DATA FOR PROCESSING:
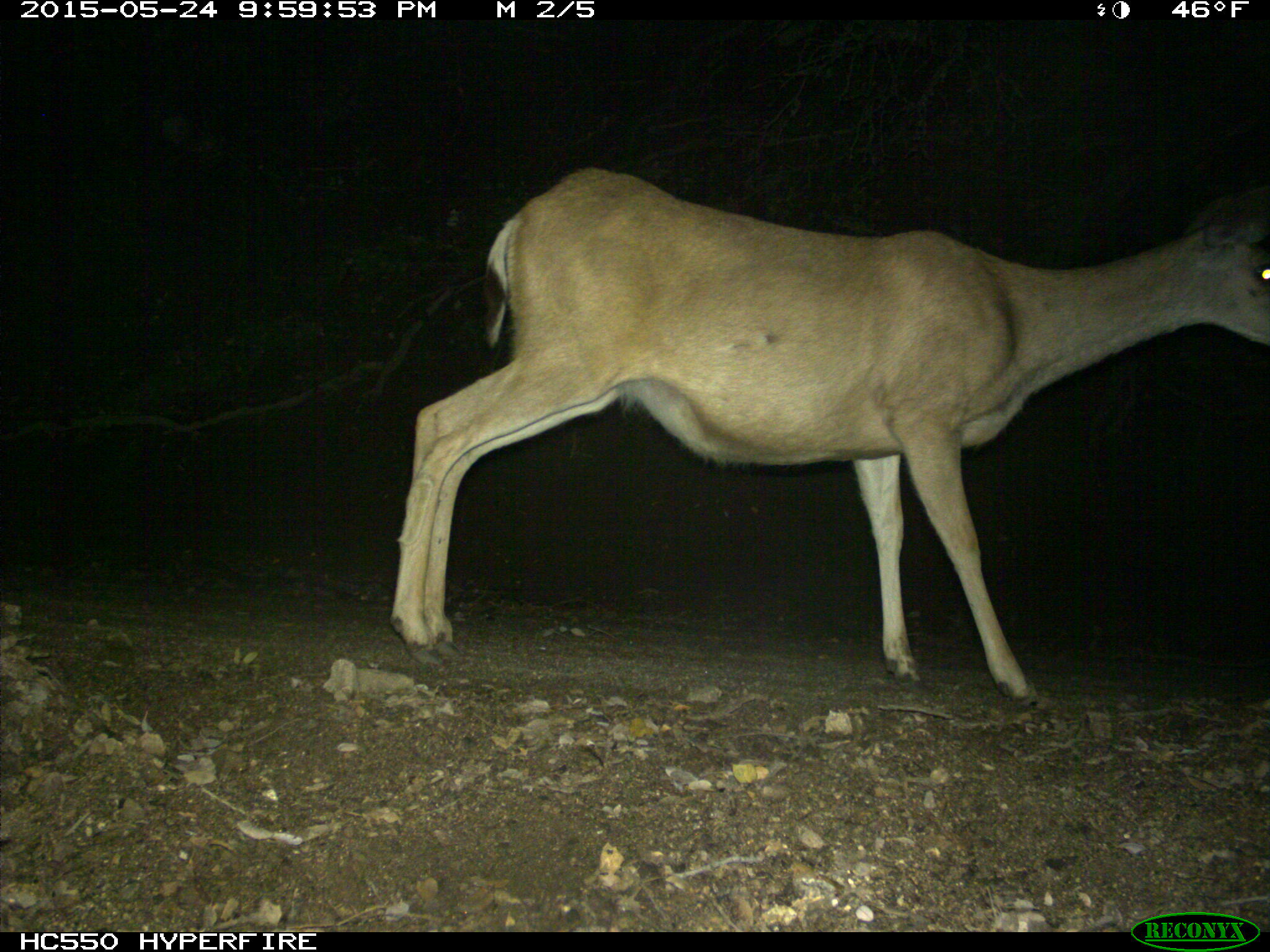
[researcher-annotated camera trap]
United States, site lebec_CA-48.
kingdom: Animalia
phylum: Chordata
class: Mammalia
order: Artiodactyla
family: Cervidae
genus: Odocoileus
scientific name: Odocoileus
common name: deer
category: unidentified deer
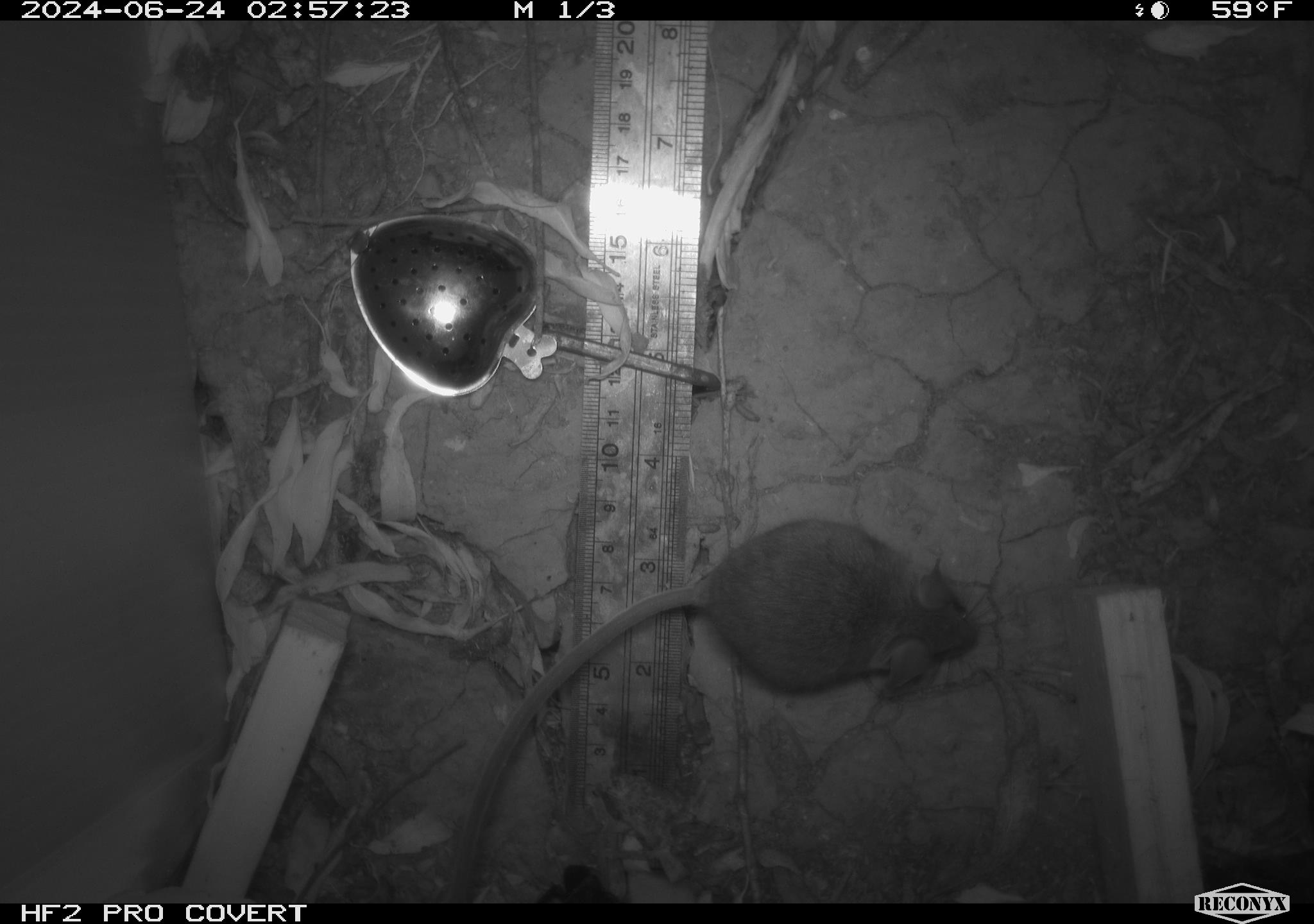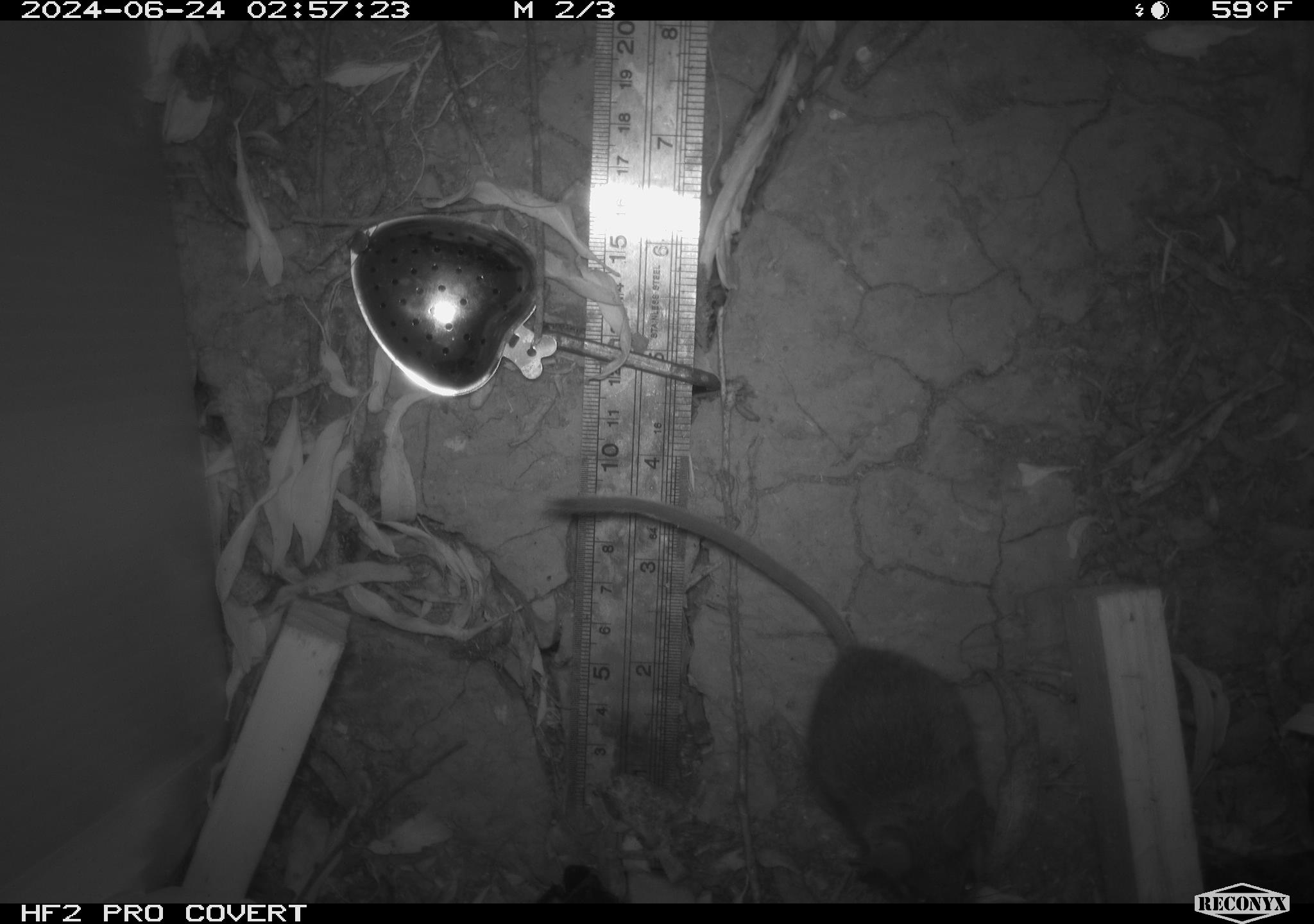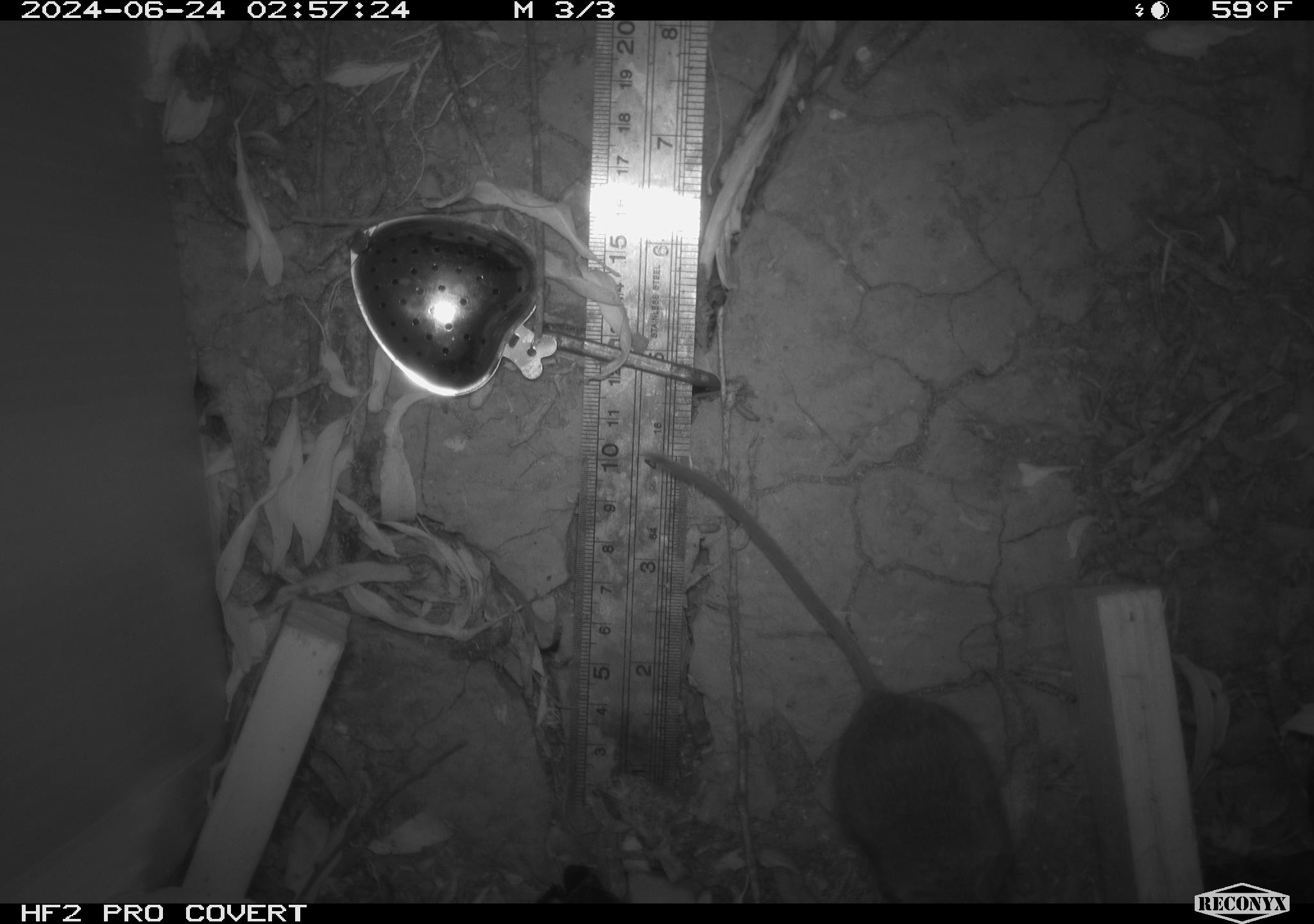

TASK TO CARRY OUT:
Repeat the data exactly, dropping every picture it holds.

SOLUTION:
[researcher-annotated camera trap]
United States, site lebec_CA-48.
kingdom: Animalia
phylum: Chordata
class: Mammalia
order: Artiodactyla
family: Cervidae
genus: Odocoileus
scientific name: Odocoileus
common name: deer
category: unidentified deer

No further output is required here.